13 September 2009

How Turkish is Mozart's Rondo Alla Turca?

(Image from the National Library of Turkey)

How would we associate a song or, just a passage of melody, with a nation, geographic or cultural area? It certainly has much to do with our listening experience.

Our upbringing, daily lives and the context in which we encounter a new sound, can decide how music is imprinted in our minds and thus form a commonsensical notion of musical identity, which we simply take for granted. Most people are very much influenced by external factors, such as the media, peer groups or their social affiliation.

For example, the frequent use of a resounding gong as a cue of the appearance of a Chinese kung fu master in Hollywood films has made, at least to many Western ears, the tone of the instrument an unquestionable musical image of China.

Another historical example is Mozart’s piano piece ‘Turkish March’—the third movement, Alla Turca, of Piano Sonata in A major, K. 331. It may not sound Turkish to us today at all, but concertgoers or socialites at Mozart’s time would accept the idea because they were told so.

I read long ago in the textbook of music history that ‘Turkish March’ imitates the Turkish instruments used in the military march music of the Janissaries.
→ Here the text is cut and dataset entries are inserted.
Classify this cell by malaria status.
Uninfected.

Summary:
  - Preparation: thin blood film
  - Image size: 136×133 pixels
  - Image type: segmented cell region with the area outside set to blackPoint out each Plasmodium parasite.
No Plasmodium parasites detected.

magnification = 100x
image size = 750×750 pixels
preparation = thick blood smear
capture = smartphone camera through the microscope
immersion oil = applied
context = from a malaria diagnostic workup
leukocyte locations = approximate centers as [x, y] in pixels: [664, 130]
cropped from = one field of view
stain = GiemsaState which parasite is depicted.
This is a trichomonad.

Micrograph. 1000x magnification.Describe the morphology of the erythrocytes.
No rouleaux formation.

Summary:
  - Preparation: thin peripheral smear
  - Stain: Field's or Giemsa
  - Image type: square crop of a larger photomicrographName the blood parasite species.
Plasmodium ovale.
The music was once very popular with the Viennese during the 17th and 18th centuries and many composers in all parts of Europe wrote alla turca passages or pieces.

Listen to the famous 'Yine de Şahlanıyor Aman' (There the horse rears again) delivered by a march band and chorus, and see if you can associate the style to Mozart's alla turca. I suppose that what Mozart presents is the general impression of sound and rhythm created by Turkish percussion and reed instruments.